(Friday 9th November at Barbican Hall. Opening Concert of London Jazz Festival. Review by Rob Edgar)
The tone for the London Jazz Festival festival was already getting established even before the first concert began. When we arrived at the Barbican for the opening night of festival, Swedish-born, London-based singer Cecilia Stalin was performing a set on the free stage, reinforcing right from the start the sheer diversity of where the music can emerge from. English folk-tunes (the melody for Greensleeves), Erykah Badu style grooves, occasional choruses in a Hip-Hop fashion and hints of pounding rock rhythms from time to time. They’re all there to be used. The next ten days are going to be some journey
The main event for the night however, was Jazz Voice., the official opening concert. Broadcast live on BBC Radio 3, it was, as ever, an ambitious, large scale event; hosted by the legendary John Sessions (who started with some uncanny impressions of Al Pacino and Alan Rickman) it featured a smorgasbord of singers under the masterful direction of conductor/arranger Guy Barker whose set has been described as “Jazz gig, variety show, symphonic suite”.
Backed by Barker’s 40-strong orchestra, Brendan Reilly was the first to take the stage with a rendition of Billie Holiday’s I’m Gonna Lock My Heart, it started out almost like a lament but abruptly changed into a Cab Calloway style swing, Reilly raising the roof throughout. This served as a prelude to the fantastic Juliet Roberts singing Do Right Woman. Unassuming and entirely un-flashy, she chose to direct the focus towards her considerable vocal talent; at one point the speakers distorted under the strain of her voice and you got the feeling that, at times, even in the full 1850-seat hall, she could have done without the microphone.
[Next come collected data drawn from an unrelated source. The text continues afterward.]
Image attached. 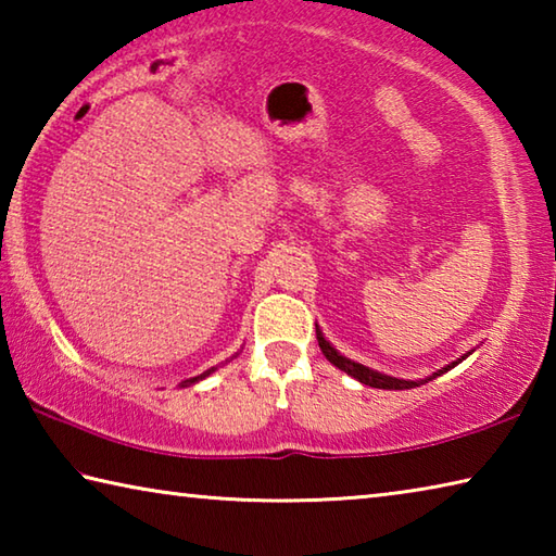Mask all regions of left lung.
I'll return each instance as SVG.
<instances>
[{
    "label": "left lung",
    "mask_w": 556,
    "mask_h": 556,
    "mask_svg": "<svg viewBox=\"0 0 556 556\" xmlns=\"http://www.w3.org/2000/svg\"><path fill=\"white\" fill-rule=\"evenodd\" d=\"M316 338H318V348H321L324 351V355L328 357V363H333L338 370H343V372H348L351 375V378H355L357 382H363V384H368V388H378V390H409V388H419V384H425V382H429V380H434V378H439V375H444L446 370H451L454 368V365H458L460 361H464V357L468 355H460L456 363H451V365H446V368H441L439 372H434V375H429L427 380H397V378H390V375H382V372H375V370H370V368H365V365H361V363H353V361H348V357H343L341 353L336 351V348L326 341V338L321 336V331H318L316 328Z\"/></svg>",
    "instance_id": "8db88e82"
}]
</instances>
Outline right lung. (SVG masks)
Segmentation results:
<instances>
[{"label": "right lung", "instance_id": "add662e5", "mask_svg": "<svg viewBox=\"0 0 556 556\" xmlns=\"http://www.w3.org/2000/svg\"><path fill=\"white\" fill-rule=\"evenodd\" d=\"M205 375H211V370L208 372H203V375H195V378H188V380H184V384H193V382H199V380H203Z\"/></svg>", "mask_w": 556, "mask_h": 556}]
</instances>
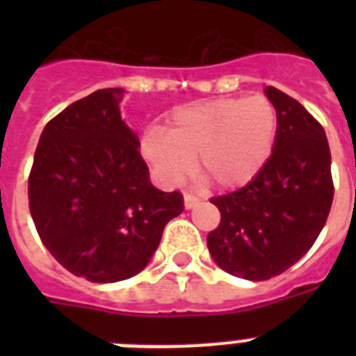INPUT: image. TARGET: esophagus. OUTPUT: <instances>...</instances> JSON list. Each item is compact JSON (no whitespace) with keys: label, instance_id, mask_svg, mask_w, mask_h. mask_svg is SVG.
I'll return each instance as SVG.
<instances>
[{"label":"esophagus","instance_id":"1","mask_svg":"<svg viewBox=\"0 0 356 356\" xmlns=\"http://www.w3.org/2000/svg\"><path fill=\"white\" fill-rule=\"evenodd\" d=\"M197 203H200V200H197L195 195L184 194V207H186V209H194V207L197 205Z\"/></svg>","mask_w":356,"mask_h":356}]
</instances>
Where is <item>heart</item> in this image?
I'll use <instances>...</instances> for the list:
<instances>
[{"label":"heart","instance_id":"heart-1","mask_svg":"<svg viewBox=\"0 0 356 356\" xmlns=\"http://www.w3.org/2000/svg\"><path fill=\"white\" fill-rule=\"evenodd\" d=\"M279 114L264 96L220 97L179 108L166 131L147 129L140 151L164 186H177L194 166L218 190L249 184L270 162Z\"/></svg>","mask_w":356,"mask_h":356}]
</instances>
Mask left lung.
<instances>
[{
    "instance_id": "1",
    "label": "left lung",
    "mask_w": 356,
    "mask_h": 356,
    "mask_svg": "<svg viewBox=\"0 0 356 356\" xmlns=\"http://www.w3.org/2000/svg\"><path fill=\"white\" fill-rule=\"evenodd\" d=\"M264 92L279 114L273 155L251 183L212 197L222 220L207 236L216 264L248 281H266L296 264L320 236L334 195L321 123L284 92Z\"/></svg>"
}]
</instances>
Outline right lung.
<instances>
[{
	"label": "right lung",
	"mask_w": 356,
	"mask_h": 356,
	"mask_svg": "<svg viewBox=\"0 0 356 356\" xmlns=\"http://www.w3.org/2000/svg\"><path fill=\"white\" fill-rule=\"evenodd\" d=\"M123 88H103L49 120L29 173V211L42 243L74 275H136L183 212L181 192L149 181L138 136L120 116Z\"/></svg>",
	"instance_id": "obj_1"
}]
</instances>
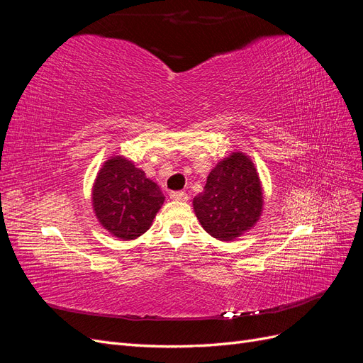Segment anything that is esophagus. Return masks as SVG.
Masks as SVG:
<instances>
[{"instance_id":"1","label":"esophagus","mask_w":363,"mask_h":363,"mask_svg":"<svg viewBox=\"0 0 363 363\" xmlns=\"http://www.w3.org/2000/svg\"><path fill=\"white\" fill-rule=\"evenodd\" d=\"M171 200H175V201H186L188 200V194H186L184 191H172L169 194Z\"/></svg>"}]
</instances>
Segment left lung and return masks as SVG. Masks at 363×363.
Segmentation results:
<instances>
[{
  "label": "left lung",
  "instance_id": "1",
  "mask_svg": "<svg viewBox=\"0 0 363 363\" xmlns=\"http://www.w3.org/2000/svg\"><path fill=\"white\" fill-rule=\"evenodd\" d=\"M194 211L206 232L219 240H232L255 225L262 212V186L252 162L242 152L219 162L194 199Z\"/></svg>",
  "mask_w": 363,
  "mask_h": 363
}]
</instances>
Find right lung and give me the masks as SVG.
Segmentation results:
<instances>
[{
  "mask_svg": "<svg viewBox=\"0 0 363 363\" xmlns=\"http://www.w3.org/2000/svg\"><path fill=\"white\" fill-rule=\"evenodd\" d=\"M92 199L100 223L124 240L145 233L164 201L159 186L123 157L104 163L96 175Z\"/></svg>",
  "mask_w": 363,
  "mask_h": 363,
  "instance_id": "right-lung-1",
  "label": "right lung"
}]
</instances>
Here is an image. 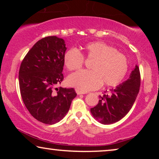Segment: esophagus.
<instances>
[{"mask_svg": "<svg viewBox=\"0 0 159 159\" xmlns=\"http://www.w3.org/2000/svg\"><path fill=\"white\" fill-rule=\"evenodd\" d=\"M76 92H77V95H83V94H86V93H88L87 92H84V91H82L80 90H76Z\"/></svg>", "mask_w": 159, "mask_h": 159, "instance_id": "obj_1", "label": "esophagus"}]
</instances>
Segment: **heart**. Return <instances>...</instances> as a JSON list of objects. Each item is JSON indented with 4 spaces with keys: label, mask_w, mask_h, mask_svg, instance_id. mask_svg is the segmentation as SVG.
<instances>
[{
    "label": "heart",
    "mask_w": 159,
    "mask_h": 159,
    "mask_svg": "<svg viewBox=\"0 0 159 159\" xmlns=\"http://www.w3.org/2000/svg\"><path fill=\"white\" fill-rule=\"evenodd\" d=\"M93 60L91 71H82L68 79L71 86L82 91L99 88L103 82L106 86H116L124 80L128 71V61L124 54L103 42L96 41L85 45L83 53L77 48L69 49L64 56L65 66L69 71H78L84 64V57Z\"/></svg>",
    "instance_id": "b5f03b06"
}]
</instances>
Roberts’s strong, powerful and direct voice was contrasted by Natalie Duncan’s melismatic and softer approach to Devil in Me, before Claire Martin took to the stage with the Thomas Dolby song which featured on her debut album, Keys to my Ferrari.
There were moments that the band got to showcase what they were made of; the instrumental medley that opened the second half contained Charles Mingus’s Boogie Stop Shuffle and Thelonius Monk’s ’Round Midnight, it seemed like a microcosm of the whole festival.
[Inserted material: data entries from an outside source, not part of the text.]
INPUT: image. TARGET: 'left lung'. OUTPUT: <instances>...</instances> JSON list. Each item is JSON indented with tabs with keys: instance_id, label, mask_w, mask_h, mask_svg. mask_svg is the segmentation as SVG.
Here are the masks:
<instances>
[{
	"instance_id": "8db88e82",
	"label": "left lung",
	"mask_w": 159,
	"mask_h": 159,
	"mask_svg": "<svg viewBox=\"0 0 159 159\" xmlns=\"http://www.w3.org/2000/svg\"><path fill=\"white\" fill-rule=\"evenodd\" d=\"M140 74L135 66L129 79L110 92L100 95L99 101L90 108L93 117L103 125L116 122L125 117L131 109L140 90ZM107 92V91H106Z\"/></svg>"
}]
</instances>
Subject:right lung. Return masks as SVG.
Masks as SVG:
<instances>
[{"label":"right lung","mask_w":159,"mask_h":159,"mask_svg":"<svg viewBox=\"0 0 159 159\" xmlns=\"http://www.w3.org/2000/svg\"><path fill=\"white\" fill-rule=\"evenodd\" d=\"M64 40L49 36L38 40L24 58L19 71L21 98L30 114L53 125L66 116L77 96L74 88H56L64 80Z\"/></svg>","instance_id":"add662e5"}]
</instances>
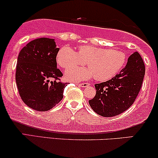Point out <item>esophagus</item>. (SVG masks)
<instances>
[{
  "label": "esophagus",
  "instance_id": "obj_1",
  "mask_svg": "<svg viewBox=\"0 0 158 158\" xmlns=\"http://www.w3.org/2000/svg\"><path fill=\"white\" fill-rule=\"evenodd\" d=\"M77 85H78L79 87H81V88H86V87H88V86H89V84H88V83H83L77 84Z\"/></svg>",
  "mask_w": 158,
  "mask_h": 158
}]
</instances>
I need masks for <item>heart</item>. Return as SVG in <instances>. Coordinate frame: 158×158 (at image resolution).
<instances>
[{
    "instance_id": "obj_1",
    "label": "heart",
    "mask_w": 158,
    "mask_h": 158,
    "mask_svg": "<svg viewBox=\"0 0 158 158\" xmlns=\"http://www.w3.org/2000/svg\"><path fill=\"white\" fill-rule=\"evenodd\" d=\"M126 55L116 49H107L91 45H82L77 52L70 45L60 48L57 61L64 68L82 65L86 62L88 69L73 68L65 72L70 81H85L94 76L98 81H107L117 74L126 62Z\"/></svg>"
}]
</instances>
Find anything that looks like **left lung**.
Listing matches in <instances>:
<instances>
[{
  "label": "left lung",
  "mask_w": 158,
  "mask_h": 158,
  "mask_svg": "<svg viewBox=\"0 0 158 158\" xmlns=\"http://www.w3.org/2000/svg\"><path fill=\"white\" fill-rule=\"evenodd\" d=\"M145 67L137 52L129 56L127 65L111 80L95 84L96 94L89 104L98 115L111 117L127 111L141 89Z\"/></svg>",
  "instance_id": "left-lung-1"
}]
</instances>
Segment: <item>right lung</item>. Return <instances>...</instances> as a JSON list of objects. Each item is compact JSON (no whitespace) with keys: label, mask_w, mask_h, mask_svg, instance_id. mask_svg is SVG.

Boy George made an appearance singing Always on my Mind, and You’ll Lose a Good Thing. Junior Giscombe sang Mama used to say, Imelda May sang her own composition Meet you on the Moon which had some lush and resonant harmonies and Patti Austin rounded off the night with an emotional rendition of Lean on Me which was “dedicated to everyone who is on the east coast right now”.
It was Gwyneth Herbert who really stole the show though, her version of Dead End Street which just ever so slightly ventured into the world of Mahler or Shostakovich in Barker’s vivid orchestration, whilst she used every nuance her voice would give her resulting in a truly moving performance.
With so many singers hurriedly taking to the stage and leaving again it sometimes left you wanting to hear more from each individual. It would have been nice to hear more from Gwyneth Herbert especially but the final piece of the night Aretha Franklin Medley had everyone on their feet and judging by the rapturous applause, the audience certainly went home happy.